Download or read book Objectivity written by Lorraine Daston and published by Princeton University Press. This book was released on 2021-02-02 with total page 345 pages. Available in PDF, EPUB and Kindle. Book excerpt: Objectivity has a history, and it is full of surprises. In Objectivity, Lorraine Daston and Peter Galison chart the emergence of objectivity in the mid-nineteenth-century sciences — and show how the concept differs from alternatives, truth-to-nature and trained judgment. This is a story of lofty epistemic ideals fused with workaday practices in the making of scientific images. From the eighteenth through the early twenty-first centuries, the images that reveal the deepest commitments of the empirical sciences — from anatomy to crystallography — are those featured in scientific atlases: the compendia that teach practitioners of a discipline what is worth looking at and how to look at it. Atlas images define the working objects of the sciences of the eye: snowflakes, galaxies, skeletons, even elementary particles. Galison and Daston use atlas images to uncover a hidden history of scientific objectivity and its rivals.

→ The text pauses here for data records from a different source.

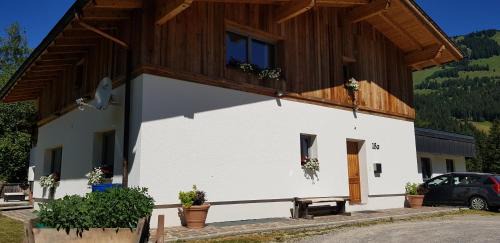 Bach Apartamento | Haus Huber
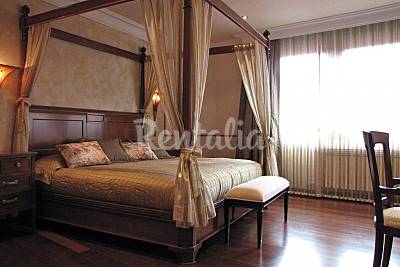 Casa en alquiler con jardín privado Soria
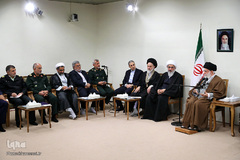 دیدار دست‌اندرکاران کنگره ۲۰۰۰ شهید استان بوشهر با رهبر انقلاب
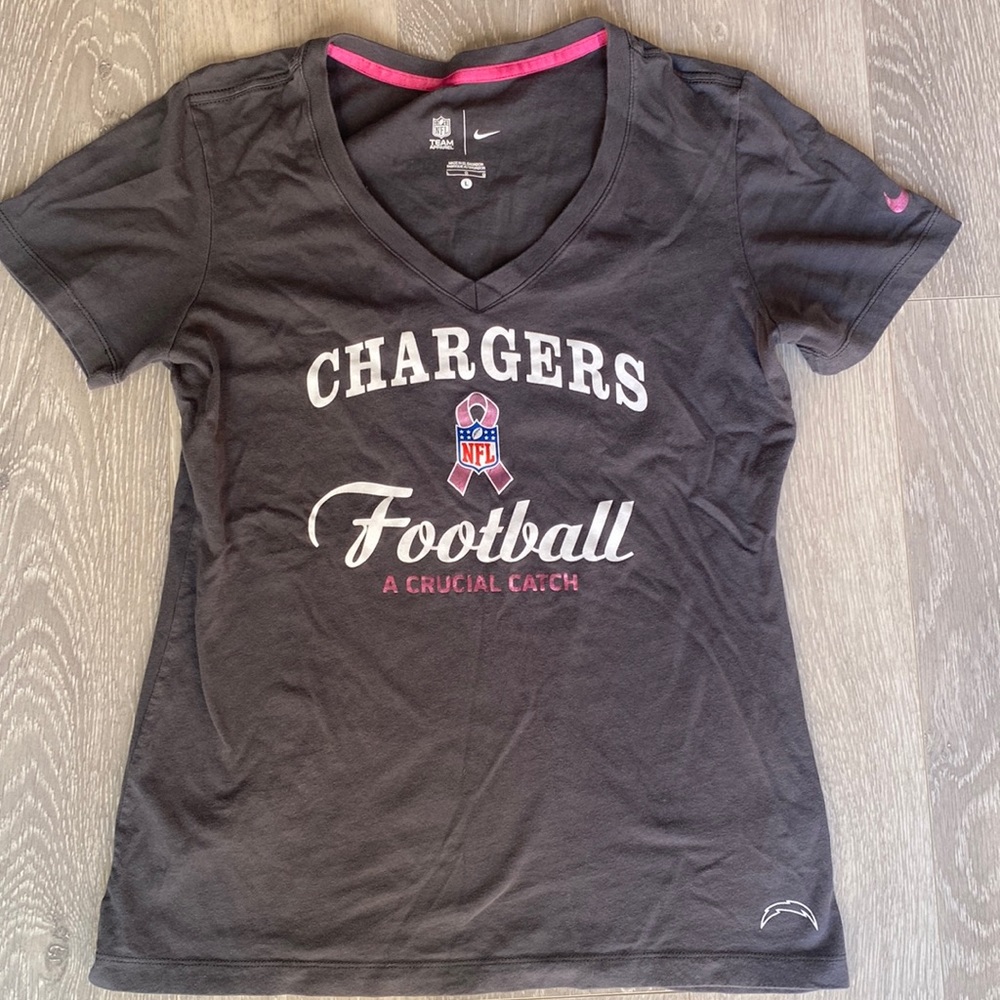 Charges V-neck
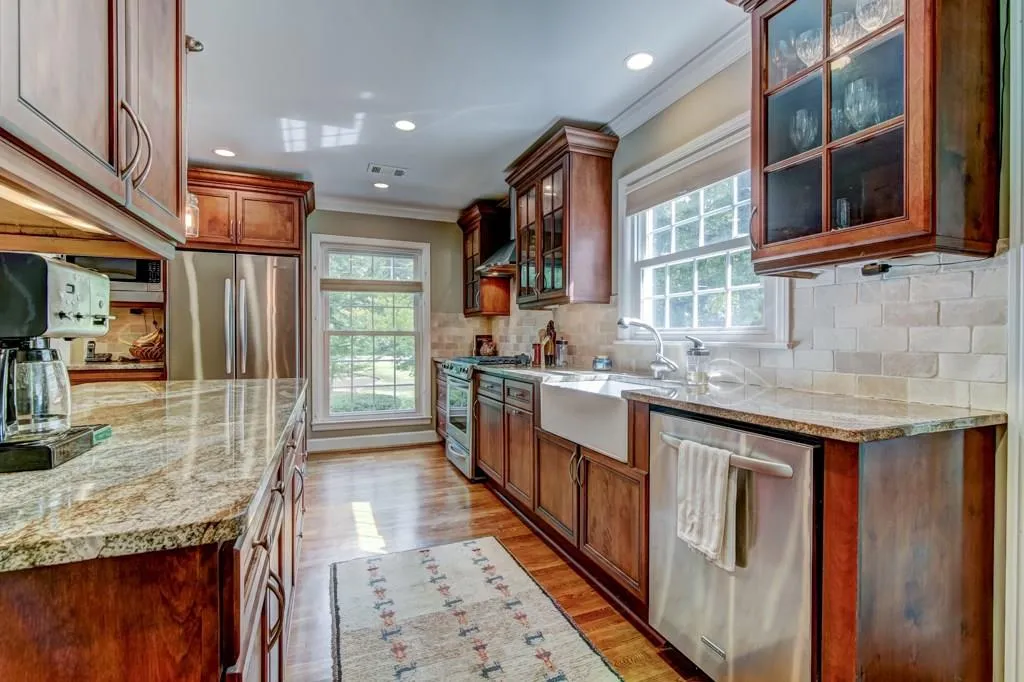 411 Carriage Drive, Sandy Springs, Georgia 30328, 2 Bedrooms Bedrooms, ,2 BathroomsBathrooms,Residential,Sold,411 Carriage Drive,6072328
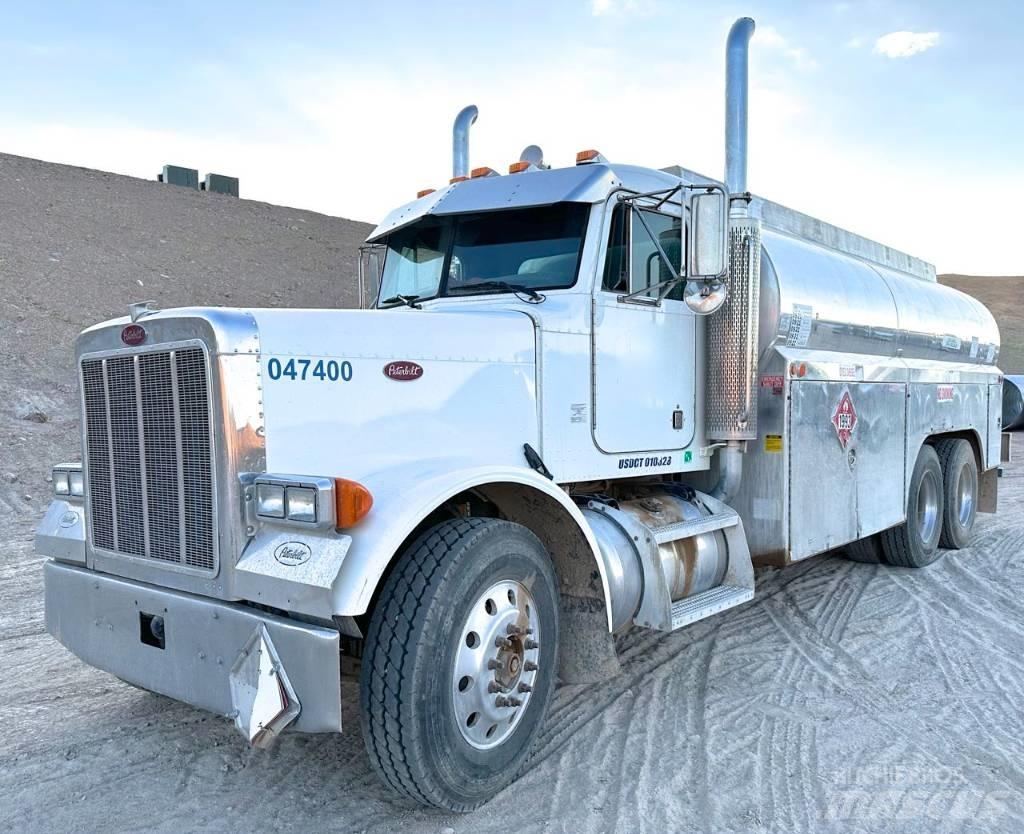 Peterbilt 000 油罐车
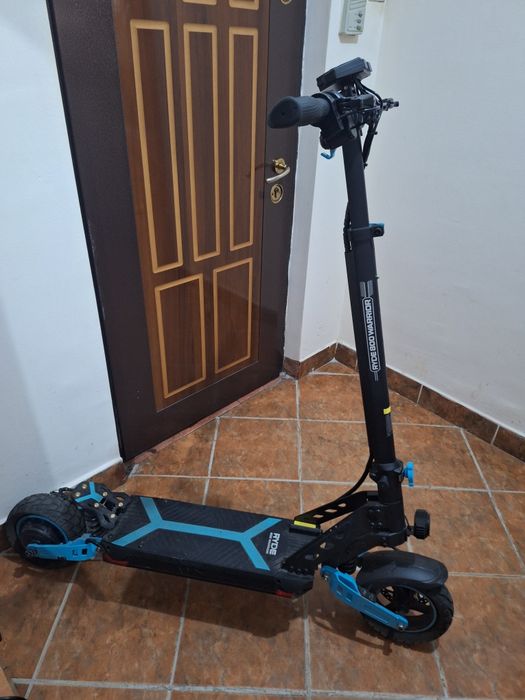 Trotineta electrica pliabila RYDE. Noua 800 Warrior cu scaun – seria 10″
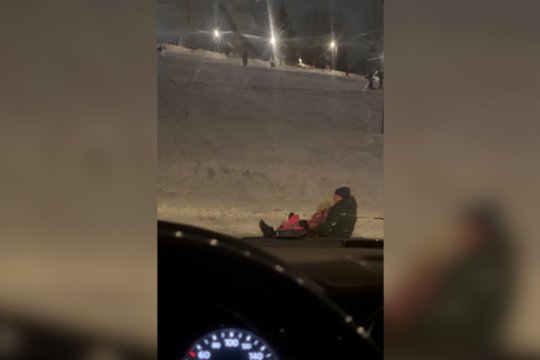 Stebisi tokiu neatsakingu žmonių elgesiu: čiuožinėdami nuo kalno vengė saugumo principų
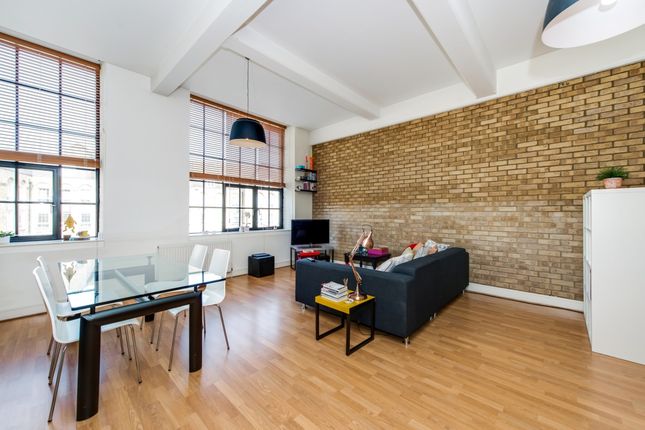Thumbnail Studio to rent in Chimney Court, Brewhouse Lane, London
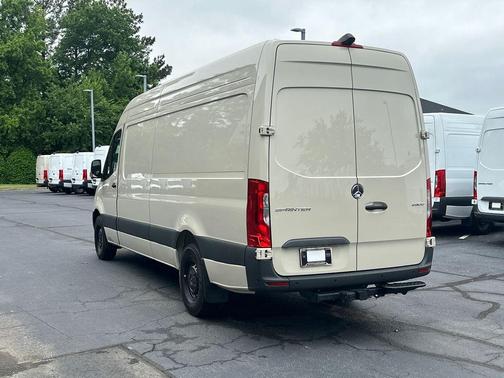 Pebble 2026 Mercedes-Benz Sprinter 2500 High Roof
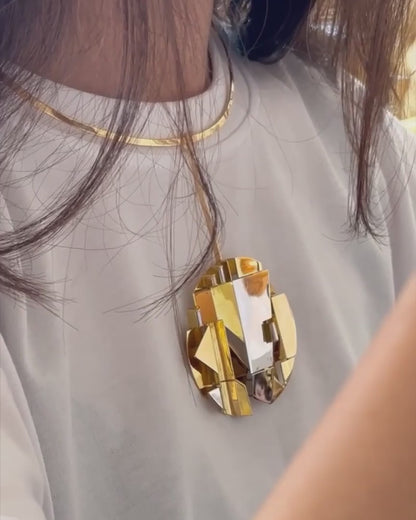 CARTIER YELLOW, WHITE GOLD & DIAMOND CONVERTIBLE CHOKER, PENDANT & BROOCH, 1970s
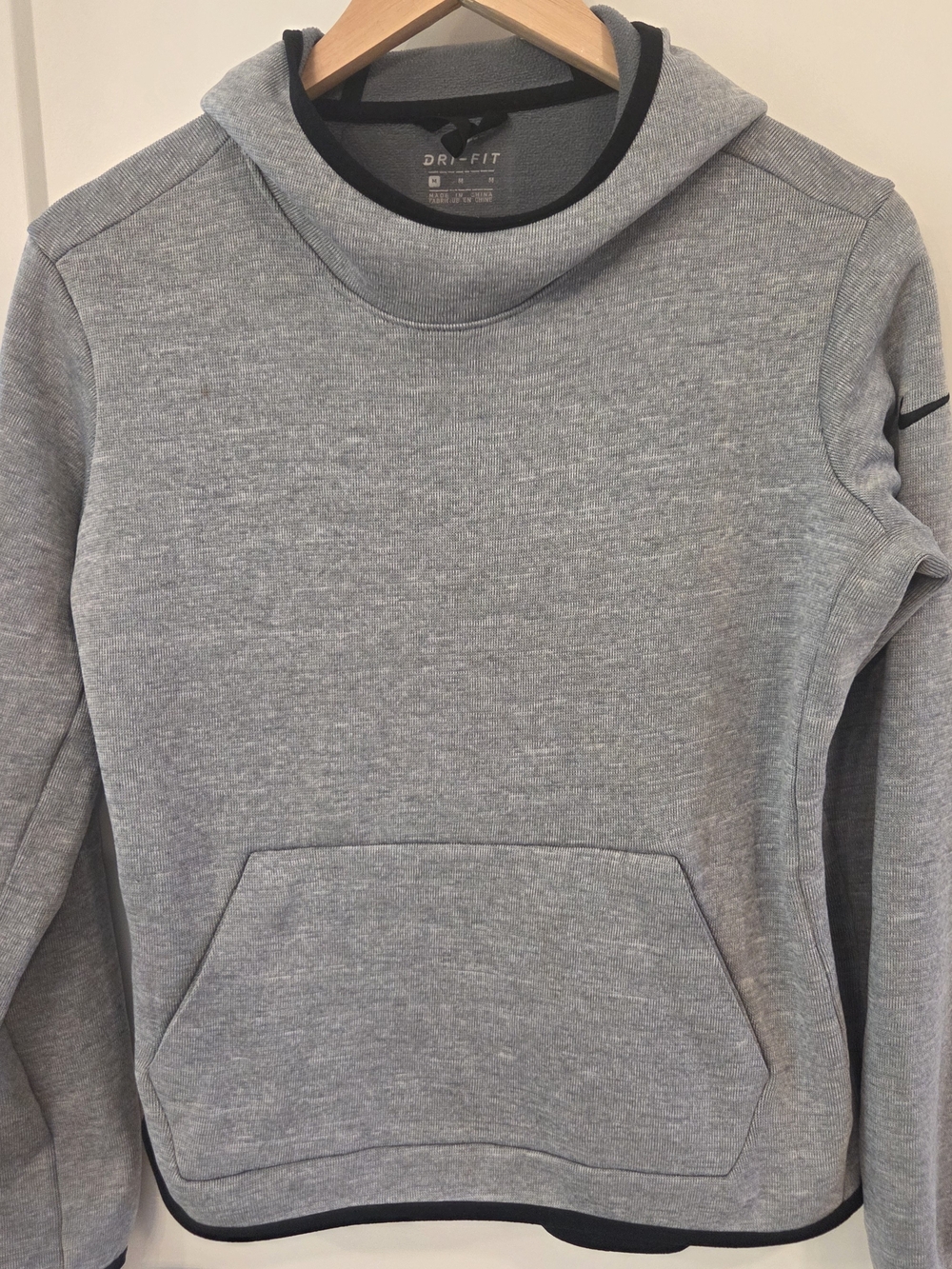 Nike Dri-FIT Therma Gray Pullover Hoodie Women's M Athletic Athleisure Gymcore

Whether an atlas maker idealizes an image to capture the essentials in the name of truth-to-nature or refuses to erase even the most incidental detail in the name of objectivity or highlights patterns in the name of trained judgment is a decision enforced by an ethos as well as by an epistemology. As Daston and Galison argue, atlases shape the subjects as well as the objects of science. To pursue objectivity — or truth-to-nature or trained judgment — is simultaneously to cultivate a distinctive scientific self wherein knowing and knower converge. Moreover, the very point at which they visibly converge is in the very act of seeing not as a separate individual but as a member of a particular scientific community. Embedded in the atlas image, therefore, are the traces of consequential choices about knowledge, persona, and collective sight. Objectivity is a book addressed to any one interested in the elusive and crucial notion of objectivity — and in what it means to peer into the world scientifically.

Book The Mind Body Stage

    Book Details:
  • Author : R. Darren Gobert
  • Publisher : Stanford University Press
  • Release : 2013-08-21
  • ISBN : 080478826X
  • Pages : 265 pages

Download or read book The Mind Body Stage written by R. Darren Gobert and published by Stanford University Press. This book was released on 2013-08-21 with total page 265 pages. Available in PDF, EPUB and Kindle. Book excerpt: Descartes's notion of subjectivity changed the way characters would be written, performed by actors, and received by audiences. His coordinate system reshaped how theatrical space would be conceived and built. His theory of the passions revolutionized our understanding of the emotional exchange between spectacle and spectators. Yet theater scholars have not seen Descartes's transformational impact on theater history. Nor have philosophers looked to this history to understand his reception and impact. After Descartes, playwrights put Cartesian characters on the stage and thematized their rational workings. Actors adapted their performances to account for new models of subjectivity and physiology. Critics theorized the theater's emotional and ethical benefits in Cartesian terms. Architects fostered these benefits by altering their designs. The Mind-Body Stage provides a dazzlingly original picture of one of the most consequential and confusing periods in the histories of modern theater and philosophy. Interdisciplinary and comparatist in scope, it uses methodological techniques from literary study, philosophy, theater history, and performance studies and draws on scores of documents (including letters, libretti, religious jeremiads, aesthetic treatises, and architectural plans) from several countries.